The Hot New Hip-Hop Producer Who Does Everything on His iPhone

A few minutes after Steve Lacy arrived at a dingy, weed-clouded recording studio in Burbank, the 18-year-old musician flopped down in a plush leather chair in the control room. Vince, one of the studio’s proprietors, came in to show Lacy how the mixing boards and monitors worked. Lacy didn’t care; he was just in it for the chair. He picked up his new black-and-white Rickenbacker guitar, then reached into his Herschel backpack and yanked out a mess of cables. Out of the mess emerged his iRig, an interface adapter that connects his guitar directly into his iPhone 6. He shoved it into the Lightning port and began tuning his instrument, staring at the GarageBand pitch meter through the cracks on the screen of his phone.
Lacy’s smartphone has been his personal studio since he first started making music.
Guitar ready, Lacy relocated into the studio. He usually works in the vocal booth, where he’ll light candles and hang for hours, but since I had a cameraman with me he agreed to sit somewhere a little more visually appealing—and bigger. Lacy, wearing jean shorts and a plaid khaki shirt underneath an unzipped blue hoodie, sat on a drum throne in the center of the studio and re-assumed his previous pose: right leg crossed over left, Beats headphones on his ears, iPhone perched precariously on his bare knee (he swears this isn’t how he cracked the screen) and connected to the guitar in his lap. Then he went to work, kind of. He’d never call it work. He doesn’t even call it recording, or songwriting, or producing. He calls it “making beats.”
It’s a weird recording setup, but it’s working for Lacy. Last year, he was nominated for a Grammy for executive-producing and performing on the 2015 funk-R&B-soul album Ego Death, the third release from The Internet and Lacy’s first with the band. He’s a sought-after producer, featured on albums like J. Cole’s “4 Your Eyez Only” and Kendrick Lamar’s new “Damn.” Earlier in 2017, he released his first solo material, which he’s playing as part of the setlist for The Internet’s worldwide tour. (Somewhere in there he also graduated high school.) The only connection between his many projects? All that music is stored on his iPhone.

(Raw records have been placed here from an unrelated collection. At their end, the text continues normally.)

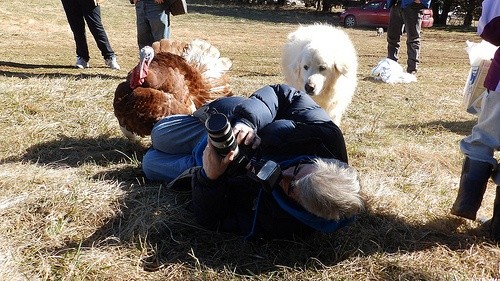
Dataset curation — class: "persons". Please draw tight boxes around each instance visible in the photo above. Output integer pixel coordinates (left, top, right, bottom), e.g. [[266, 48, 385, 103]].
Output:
[[59, 0, 121, 70], [142, 83, 367, 245], [449, 0, 500, 241], [387, 0, 432, 74], [128, 0, 188, 56]]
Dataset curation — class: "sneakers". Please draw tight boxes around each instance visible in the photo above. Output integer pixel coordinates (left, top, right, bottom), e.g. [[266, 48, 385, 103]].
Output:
[[106, 57, 120, 69], [75, 57, 89, 69]]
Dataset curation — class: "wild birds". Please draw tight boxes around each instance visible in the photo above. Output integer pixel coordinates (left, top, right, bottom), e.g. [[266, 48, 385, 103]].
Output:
[[114, 38, 232, 148]]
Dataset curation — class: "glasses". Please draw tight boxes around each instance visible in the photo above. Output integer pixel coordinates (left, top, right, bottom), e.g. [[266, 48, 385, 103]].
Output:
[[287, 159, 311, 200]]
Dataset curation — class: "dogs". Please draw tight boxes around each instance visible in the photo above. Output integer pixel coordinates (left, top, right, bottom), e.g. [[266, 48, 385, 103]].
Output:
[[370, 57, 417, 84], [280, 20, 358, 129]]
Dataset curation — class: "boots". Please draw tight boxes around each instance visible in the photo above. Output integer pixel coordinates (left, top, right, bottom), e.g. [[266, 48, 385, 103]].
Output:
[[450, 157, 493, 220], [487, 186, 500, 238]]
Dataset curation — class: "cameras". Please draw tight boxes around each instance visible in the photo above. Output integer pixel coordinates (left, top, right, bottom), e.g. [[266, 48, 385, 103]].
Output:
[[204, 112, 282, 189]]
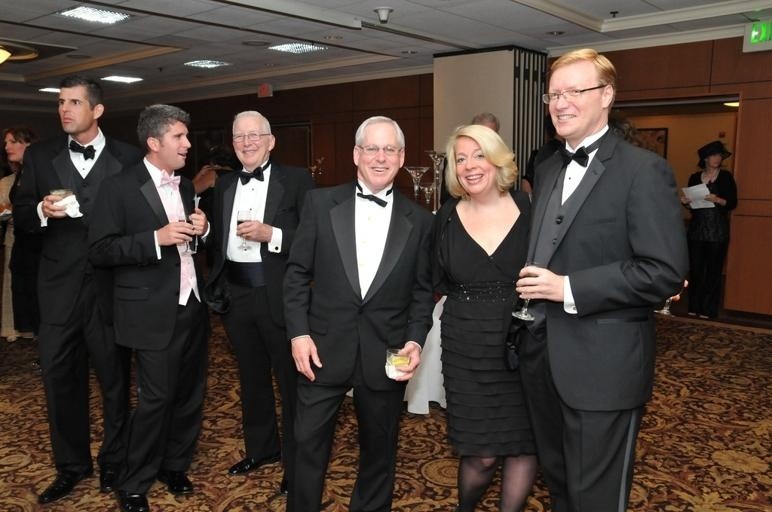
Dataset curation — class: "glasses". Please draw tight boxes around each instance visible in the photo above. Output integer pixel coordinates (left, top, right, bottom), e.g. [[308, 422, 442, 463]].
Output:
[[542, 85, 607, 104], [358, 145, 403, 154], [233, 132, 270, 142]]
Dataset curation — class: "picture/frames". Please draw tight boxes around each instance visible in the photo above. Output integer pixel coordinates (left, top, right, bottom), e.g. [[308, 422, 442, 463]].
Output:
[[628, 128, 668, 161]]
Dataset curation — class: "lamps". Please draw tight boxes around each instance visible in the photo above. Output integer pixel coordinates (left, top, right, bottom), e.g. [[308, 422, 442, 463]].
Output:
[[0, 45, 13, 64]]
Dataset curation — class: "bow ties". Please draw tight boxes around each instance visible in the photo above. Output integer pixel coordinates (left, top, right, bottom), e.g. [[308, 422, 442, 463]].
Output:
[[160, 169, 181, 190], [560, 146, 588, 167], [239, 167, 264, 185], [70, 140, 95, 159], [357, 193, 387, 207]]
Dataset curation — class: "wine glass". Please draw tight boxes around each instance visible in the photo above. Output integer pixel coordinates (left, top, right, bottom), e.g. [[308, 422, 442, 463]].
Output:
[[235, 209, 255, 253], [512, 261, 546, 321], [174, 215, 196, 258]]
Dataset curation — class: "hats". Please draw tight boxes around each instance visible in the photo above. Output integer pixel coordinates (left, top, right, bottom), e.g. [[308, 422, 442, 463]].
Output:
[[698, 141, 732, 161]]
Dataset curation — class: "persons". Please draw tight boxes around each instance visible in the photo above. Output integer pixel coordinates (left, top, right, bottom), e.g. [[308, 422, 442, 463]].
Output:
[[1, 127, 38, 341], [679, 139, 739, 321], [86, 101, 214, 510], [203, 108, 317, 495], [8, 76, 145, 501], [438, 111, 533, 206], [280, 114, 436, 511], [517, 50, 689, 510], [399, 123, 691, 511]]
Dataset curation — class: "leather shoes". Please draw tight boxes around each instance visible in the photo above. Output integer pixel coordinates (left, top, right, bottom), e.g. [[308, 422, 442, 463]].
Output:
[[280, 469, 295, 494], [228, 458, 279, 475], [38, 470, 194, 512]]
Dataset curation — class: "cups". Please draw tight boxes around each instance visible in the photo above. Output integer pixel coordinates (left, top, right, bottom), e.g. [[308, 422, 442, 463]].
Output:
[[385, 347, 411, 382], [48, 188, 73, 204]]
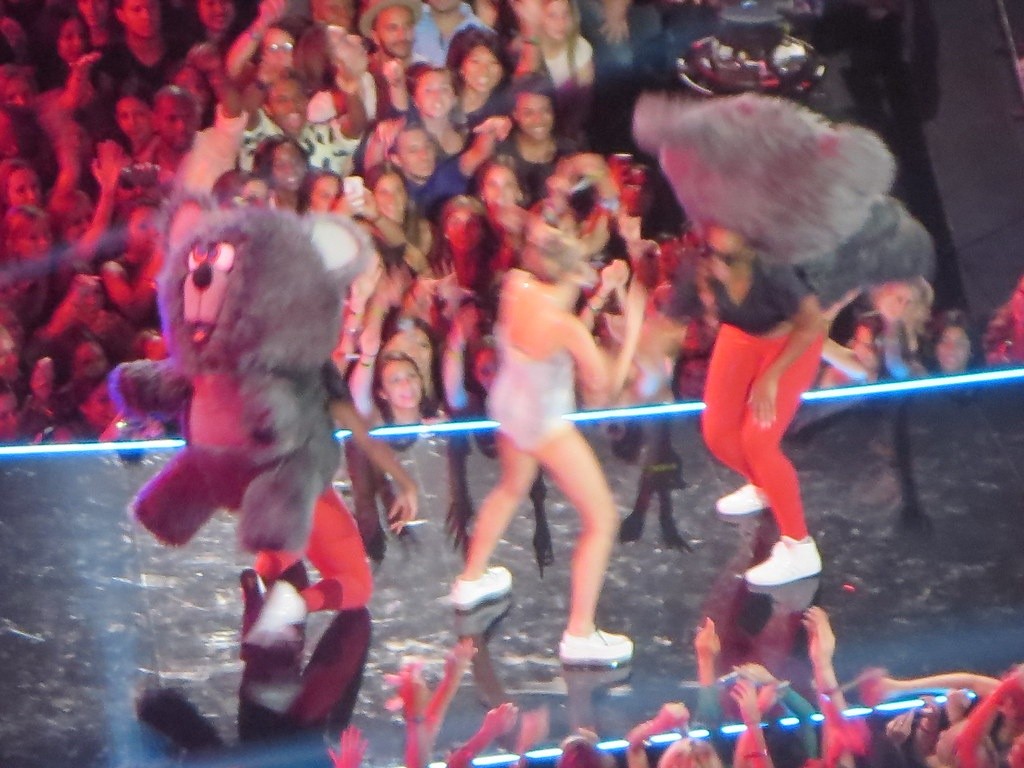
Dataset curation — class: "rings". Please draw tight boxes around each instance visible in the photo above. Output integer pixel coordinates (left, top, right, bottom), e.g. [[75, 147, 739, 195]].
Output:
[[900, 721, 904, 724]]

That night in Burbank, Lacy had no real agenda or deadline. It was just a brainstorm, a jam session. He paged through the drum presets in GarageBand for a while before picking a messy-sounding kit. With two thumbs, he tapped out a simple beat, maybe 30 seconds long. Then he went back to the Rickenbacker. He played a riff he’d stumbled on while tuning, recording it on a separate GarageBand track over top of the drums. Without even playing it back, Lacy then reached down and deleted it. It took three taps: stop, delete, back to the beginning. He played the riff again, subtly differently. Deleted it again. For the next half hour, that’s all Lacy did: play, tap-tap-tap, play again. He experimented wildly for a while, then settled on a loose structure and began subtly tweaking it. Eventually satisfied with that bit, he plugged in his Fender bass and started improvising a bassline. A few hours later, he began laying vocals, a breathy, wordless melody he sang directly into the iPhone’s microphone. He didn’t know quite what he was making, but he was feeling it.
All night, Lacy goofed around. He found a sword in the studio, and made up a shockingly catchy song called “Sword in the Studio” that’s still rattling around in my brain. He paused every few minutes to snack on Sour Patch watermelons or let out a deafening burp. Occasionally, when I asked him a question, he’d respond with a British accent. He paced around the room, took a call from his mom, and joked with his manager, David Airaudi. And even when he’d get back to making beats, it still looked more like play.
Lacy’s smartphone has been his personal studio since he first started making music. Even now, with all the equipment and access he could want, he still feels indelibly connected to something about making songs piece by piece on his phone. He’s also working this way to prove a point: that tools don’t really matter. He feelds a tension that’s been part of the music industry since the Tascam 424 Portastudio made mobile recording easy in the 80s, and has come up time and again since then. He wants to remind people that the performance, the song, the feeling matter more than the gear you use to record it. If you want to make something, Lacy tells me, grab whatever you have and just make it. If it’s good, people will notice. Maybe even Kendrick Lamar.